Les clichés ont la dent dure. Et parfois, même lorsqu'ils tendent à disparaître, leurs conséquences perdurent. C'est ce que remarque une étude réalisée par l'Institut français d'opinion publique pour Caroom, publiée ce jeudi 8 juillet et intitulée La voiture, un objet de pouvoir et de tensions dans le couple ?, qui décrypte les rapports femmes-hommes avec la conduite.
Qui prend le volant le plus fréquemment, quels sont les sujets de dispute dans l'habitacle, comment la valorisation des comportements à risque dans la virilité influe sur la peur des passagères : autant de sujets abordés qui dressent le bilan, bien qu'encourageant, d'une égalité à la traîne.
D'abord, les "bonnes" nouvelles. Au sein des couples hétérosexuels, la répartition de la prise de volant s'est nettement équilibrée. L'enquête avance ainsi que, si 55 % des répondantes estiment encore que la décision d'acquérir une voiture revient à leur partenaire, c'est tout de même 30 points de moins qu'en 1994.
Autre constat : de moins en moins de conductrices consultent leurs proches masculins lorsqu'elles cherchent un véhicule, 44 % aujourd'hui contre 62 % en 1990. Un résultat signe d'"émancipation", selon l'Ifop, qui analyse plus largement : "Il y a là une nette émancipation de la gent féminine vis-à-vis de l'image de l'homme expert véhiculée des décennies durant au travers de multiples stéréotypes – métiers, sports automobiles, publicités...".
Lorsque la voiture est lancée, on remarque également que la moitié des couples se disputent. 53 % sur de courts trajets, 54 % sur de longs trajets. En cause : le style de conduite pour 47 % des participant·e·s, la direction à prendre pour 37 % d'entre elles et eux, la vitesse pour 28 %, puis les bouchons (15%) et la musique (10%).
Viennent ensuite les points plus critiques. Seuls 11 % des hommes déclarent que leur femme conduit autant qu'eux, contre 21 % des femmes. Un décalage qui s'explique par la honte que ressentiraient les participants à assumer ce partage égal ? Plus loin, on lit que 43 % des interrogées ont peur lorsque leur partenaire prend le volant, contre 36 % des hommes.

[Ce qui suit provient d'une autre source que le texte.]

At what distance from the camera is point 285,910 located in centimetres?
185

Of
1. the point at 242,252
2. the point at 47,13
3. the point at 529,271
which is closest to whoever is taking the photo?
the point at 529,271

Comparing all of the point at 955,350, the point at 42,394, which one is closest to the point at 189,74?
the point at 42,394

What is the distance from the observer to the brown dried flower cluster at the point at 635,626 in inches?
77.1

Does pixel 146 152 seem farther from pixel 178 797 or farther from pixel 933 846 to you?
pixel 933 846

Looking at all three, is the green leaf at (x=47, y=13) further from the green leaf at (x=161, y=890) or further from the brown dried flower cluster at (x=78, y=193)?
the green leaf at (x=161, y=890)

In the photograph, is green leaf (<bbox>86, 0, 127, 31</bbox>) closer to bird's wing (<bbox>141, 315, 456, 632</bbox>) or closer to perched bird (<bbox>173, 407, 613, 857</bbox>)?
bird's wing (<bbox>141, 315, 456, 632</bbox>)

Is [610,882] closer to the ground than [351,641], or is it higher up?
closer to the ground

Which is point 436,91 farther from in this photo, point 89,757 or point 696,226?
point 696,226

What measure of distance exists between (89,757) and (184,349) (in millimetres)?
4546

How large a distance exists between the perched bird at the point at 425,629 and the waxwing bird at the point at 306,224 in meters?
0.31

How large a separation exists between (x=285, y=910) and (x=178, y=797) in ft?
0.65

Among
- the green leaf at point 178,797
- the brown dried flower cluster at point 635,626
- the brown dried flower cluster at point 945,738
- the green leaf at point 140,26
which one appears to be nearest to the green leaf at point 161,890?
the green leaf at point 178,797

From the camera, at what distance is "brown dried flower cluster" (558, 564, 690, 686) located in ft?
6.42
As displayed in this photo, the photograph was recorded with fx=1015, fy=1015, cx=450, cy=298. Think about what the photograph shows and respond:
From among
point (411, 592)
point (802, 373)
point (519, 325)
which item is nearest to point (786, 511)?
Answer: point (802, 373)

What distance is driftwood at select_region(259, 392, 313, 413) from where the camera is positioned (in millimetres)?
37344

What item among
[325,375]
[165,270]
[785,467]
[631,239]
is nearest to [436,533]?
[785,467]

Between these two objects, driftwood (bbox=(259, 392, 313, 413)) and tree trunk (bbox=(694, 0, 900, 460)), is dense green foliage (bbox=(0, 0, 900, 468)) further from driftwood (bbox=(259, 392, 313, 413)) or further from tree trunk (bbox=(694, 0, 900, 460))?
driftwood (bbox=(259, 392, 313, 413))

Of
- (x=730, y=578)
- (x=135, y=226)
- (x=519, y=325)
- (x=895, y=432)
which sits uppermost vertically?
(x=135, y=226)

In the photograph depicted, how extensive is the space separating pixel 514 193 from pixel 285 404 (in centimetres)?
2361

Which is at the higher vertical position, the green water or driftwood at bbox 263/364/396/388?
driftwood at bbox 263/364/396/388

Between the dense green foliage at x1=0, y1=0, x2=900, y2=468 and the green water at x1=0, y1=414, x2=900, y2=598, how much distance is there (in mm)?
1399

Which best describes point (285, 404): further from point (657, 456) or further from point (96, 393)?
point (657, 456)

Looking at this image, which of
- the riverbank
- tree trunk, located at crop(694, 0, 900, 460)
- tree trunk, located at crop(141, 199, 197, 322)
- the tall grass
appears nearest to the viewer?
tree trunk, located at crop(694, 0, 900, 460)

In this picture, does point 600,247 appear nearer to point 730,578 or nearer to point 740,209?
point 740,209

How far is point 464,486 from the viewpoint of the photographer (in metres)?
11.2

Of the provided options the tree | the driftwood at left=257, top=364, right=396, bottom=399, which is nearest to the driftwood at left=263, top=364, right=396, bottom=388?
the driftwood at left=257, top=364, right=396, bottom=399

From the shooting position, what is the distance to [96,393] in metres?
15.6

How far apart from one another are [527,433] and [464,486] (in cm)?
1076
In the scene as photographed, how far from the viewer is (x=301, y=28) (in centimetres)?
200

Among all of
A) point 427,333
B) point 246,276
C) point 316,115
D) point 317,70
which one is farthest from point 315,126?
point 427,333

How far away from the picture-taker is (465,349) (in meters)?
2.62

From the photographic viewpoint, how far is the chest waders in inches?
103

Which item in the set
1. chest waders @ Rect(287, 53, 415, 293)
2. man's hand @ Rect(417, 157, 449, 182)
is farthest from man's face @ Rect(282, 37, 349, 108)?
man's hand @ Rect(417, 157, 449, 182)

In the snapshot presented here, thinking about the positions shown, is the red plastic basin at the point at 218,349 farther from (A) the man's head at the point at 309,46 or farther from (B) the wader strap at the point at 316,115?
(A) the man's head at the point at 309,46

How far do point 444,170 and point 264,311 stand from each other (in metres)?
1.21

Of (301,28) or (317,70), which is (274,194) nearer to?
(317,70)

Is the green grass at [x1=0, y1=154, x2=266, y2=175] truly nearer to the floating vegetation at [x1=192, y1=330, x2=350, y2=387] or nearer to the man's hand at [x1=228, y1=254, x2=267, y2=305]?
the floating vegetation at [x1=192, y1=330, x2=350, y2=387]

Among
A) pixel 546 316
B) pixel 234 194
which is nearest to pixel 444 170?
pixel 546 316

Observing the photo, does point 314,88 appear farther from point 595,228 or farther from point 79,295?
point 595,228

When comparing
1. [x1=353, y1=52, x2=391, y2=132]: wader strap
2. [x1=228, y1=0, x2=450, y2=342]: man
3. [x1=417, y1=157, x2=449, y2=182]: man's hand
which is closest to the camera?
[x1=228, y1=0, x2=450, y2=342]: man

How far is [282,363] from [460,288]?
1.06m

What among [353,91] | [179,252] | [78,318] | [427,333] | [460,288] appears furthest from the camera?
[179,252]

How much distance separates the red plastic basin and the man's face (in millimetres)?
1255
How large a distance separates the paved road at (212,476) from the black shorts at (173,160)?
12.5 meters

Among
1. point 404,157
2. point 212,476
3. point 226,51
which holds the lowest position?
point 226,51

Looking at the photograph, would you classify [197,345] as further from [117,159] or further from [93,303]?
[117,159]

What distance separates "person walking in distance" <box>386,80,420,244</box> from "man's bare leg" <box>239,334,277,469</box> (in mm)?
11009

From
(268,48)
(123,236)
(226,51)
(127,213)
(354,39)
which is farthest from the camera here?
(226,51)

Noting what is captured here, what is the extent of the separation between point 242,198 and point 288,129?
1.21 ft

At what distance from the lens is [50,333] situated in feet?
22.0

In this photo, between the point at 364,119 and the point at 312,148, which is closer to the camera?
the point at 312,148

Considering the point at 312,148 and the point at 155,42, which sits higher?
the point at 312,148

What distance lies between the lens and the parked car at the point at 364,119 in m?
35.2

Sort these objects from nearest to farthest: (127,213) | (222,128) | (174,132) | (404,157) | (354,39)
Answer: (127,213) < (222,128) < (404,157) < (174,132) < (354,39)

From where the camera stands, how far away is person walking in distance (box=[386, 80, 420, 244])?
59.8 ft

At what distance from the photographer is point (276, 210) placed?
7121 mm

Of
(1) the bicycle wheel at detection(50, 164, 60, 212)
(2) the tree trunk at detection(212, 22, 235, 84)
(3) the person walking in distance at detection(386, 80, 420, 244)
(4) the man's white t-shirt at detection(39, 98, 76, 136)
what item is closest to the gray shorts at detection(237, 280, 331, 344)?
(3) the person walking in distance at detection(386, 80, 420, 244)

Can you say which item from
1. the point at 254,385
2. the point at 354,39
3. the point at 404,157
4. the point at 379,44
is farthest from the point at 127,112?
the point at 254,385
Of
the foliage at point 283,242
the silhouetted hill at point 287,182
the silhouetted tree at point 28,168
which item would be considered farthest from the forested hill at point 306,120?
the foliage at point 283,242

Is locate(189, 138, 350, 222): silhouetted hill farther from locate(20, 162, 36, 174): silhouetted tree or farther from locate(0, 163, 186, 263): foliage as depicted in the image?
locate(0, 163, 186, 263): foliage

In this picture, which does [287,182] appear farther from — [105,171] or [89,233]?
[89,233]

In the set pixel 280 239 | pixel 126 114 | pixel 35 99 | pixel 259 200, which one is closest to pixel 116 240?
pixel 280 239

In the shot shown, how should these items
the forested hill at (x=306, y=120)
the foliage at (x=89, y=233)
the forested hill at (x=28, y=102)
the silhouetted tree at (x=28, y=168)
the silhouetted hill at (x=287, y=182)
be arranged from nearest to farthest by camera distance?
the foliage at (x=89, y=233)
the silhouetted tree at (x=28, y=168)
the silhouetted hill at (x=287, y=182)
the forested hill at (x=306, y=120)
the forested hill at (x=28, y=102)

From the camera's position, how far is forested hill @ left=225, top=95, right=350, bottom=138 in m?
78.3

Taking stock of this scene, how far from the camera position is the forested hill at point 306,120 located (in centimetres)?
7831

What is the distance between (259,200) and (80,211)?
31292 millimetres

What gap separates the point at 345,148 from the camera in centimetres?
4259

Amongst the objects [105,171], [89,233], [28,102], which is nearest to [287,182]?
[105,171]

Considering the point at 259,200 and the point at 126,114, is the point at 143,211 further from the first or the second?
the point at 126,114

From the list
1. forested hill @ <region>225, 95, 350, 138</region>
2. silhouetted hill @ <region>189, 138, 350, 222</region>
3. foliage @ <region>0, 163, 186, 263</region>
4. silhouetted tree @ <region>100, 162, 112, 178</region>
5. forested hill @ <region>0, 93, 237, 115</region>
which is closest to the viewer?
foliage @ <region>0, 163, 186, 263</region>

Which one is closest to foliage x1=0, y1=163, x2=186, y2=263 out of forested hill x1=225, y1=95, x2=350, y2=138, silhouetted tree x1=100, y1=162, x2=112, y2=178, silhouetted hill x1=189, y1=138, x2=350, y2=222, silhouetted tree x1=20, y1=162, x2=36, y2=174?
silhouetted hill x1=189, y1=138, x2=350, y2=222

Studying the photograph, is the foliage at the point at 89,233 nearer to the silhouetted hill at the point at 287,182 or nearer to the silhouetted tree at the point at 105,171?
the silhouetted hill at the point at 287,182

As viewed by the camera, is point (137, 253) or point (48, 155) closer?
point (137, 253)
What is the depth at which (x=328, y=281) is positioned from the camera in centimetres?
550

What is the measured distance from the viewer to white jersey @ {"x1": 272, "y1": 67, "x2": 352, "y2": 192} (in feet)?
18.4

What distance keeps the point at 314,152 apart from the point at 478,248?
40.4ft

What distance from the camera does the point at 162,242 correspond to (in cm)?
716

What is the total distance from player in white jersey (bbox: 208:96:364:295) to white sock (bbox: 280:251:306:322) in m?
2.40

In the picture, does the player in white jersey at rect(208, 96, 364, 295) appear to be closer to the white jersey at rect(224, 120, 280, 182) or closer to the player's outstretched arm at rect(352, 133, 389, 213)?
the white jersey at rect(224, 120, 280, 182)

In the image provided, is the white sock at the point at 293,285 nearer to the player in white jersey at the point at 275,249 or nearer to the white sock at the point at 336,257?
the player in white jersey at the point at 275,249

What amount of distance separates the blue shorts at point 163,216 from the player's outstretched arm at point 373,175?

Et puis, il y a la perception des compétences de l'autre. Si 38 % des sondées affirment conduire mieux que leur conjoint, eux ne sont que 17 % à l'admettre. Un paradoxe certain quand on voit que tous tombent d'accord sur le fait que les accidents sont plus souvent de la faute des hommes que des femmes. Ou la preuve que la définition d'une "bonne conduite" chez eux est moins relative à la sécurité que chez elles.
Pour François Kraus, directeur du pôle "Genre, sexualités et santé sexuelle" à l'Ifop, "la proportion croissante de Françaises ne consultant pas leur entourage masculin ou décidant de l'achat de la voiture du foyer constitue autant de symptômes d'une remise en cause de la domination masculine sur les questions relatives à l'automobile et notamment de l''expertise' technique qui fut longtemps attribuée de facto aux hommes en la matière". Un progrès enthousiasmant, qu'il ne croit cependant pas tout à fait acquis.
Ainsi, il constate que "le volant reste encore l'apanage des hommes dans la grande majorité des couples, peut-être parce que cet objet de pouvoir et de contrôle est encore trop chargé symboliquement pour que son partage entre les deux sexes ne soit perçu comme une remise en question de leur virilité."
L'indice de la (longue) route qu'il reste à parcourir, sur l'asphalte comme dans la société.